This time, it's the turn of the iPhone and its younger iPod touch brother. In the past few years we've seen Apple's pintsize devices mature from sexy gadget bricks into powerful feature-filled games consoles.

They have ecosystems, superstar developers, anticipated releases, sequels, franchises, and mascots. If Nintendo made its name with a portly plumber and Sega fought back with a speedy blue hedgehog, Apple's heroes are kamikaze birds, pixel-art warriors, and blobs of goo.

With so many high-quality iPhone games launched since January 1st, it proved more difficult than ever to pick just ten that have summed up the first six months of 2011.

The App Store is close to bursting with smart, creative, funny, and intelligent new games.

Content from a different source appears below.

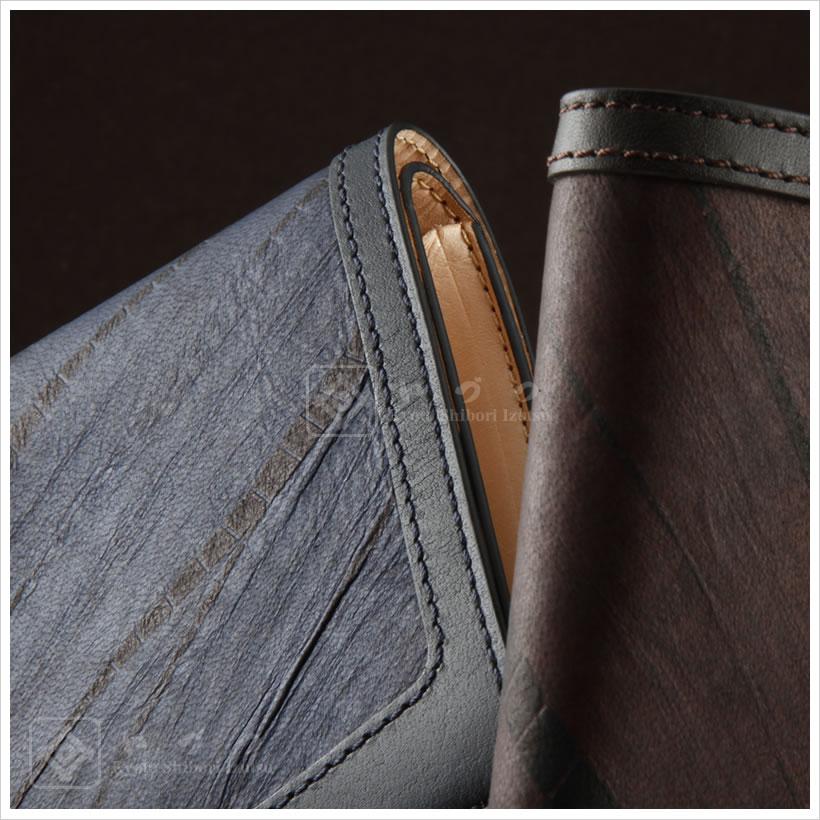竜巻絞り二つ折り財布 ディテール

Here's hoping this small selection does it justice.

Superbrothers: Sword & Sworcery EP Micro
Capybara Games - Review - Buy

Sworcery EP Micro

Sword & Sworcery, a pixel-art epic from three Canadian wizards of games, design, and music, doesn't fall into any genre neatly.

It has fetch quests and sharp battles, but it's not an RPG. It has puzzles and exploration, but it's no Monkey Island.

In actual fact, it is, despite a litany of influences from Zelda to Shadow of the Colossus, a unique beast. There's a boar who rocks out with his pixelated willy out, a chapter that requires a real-life lunar cycle to complete, and a snoozy dreamworld to explore.

One of the game's most contentious features is an omnipresent "Tweet this" button, which lingers over every line of dialogue. There's a slight air of pomposity there, as if everything that Capy and Superbrothers have written is worthy of parroting back to your Twitter feed. To be fair, most of it is.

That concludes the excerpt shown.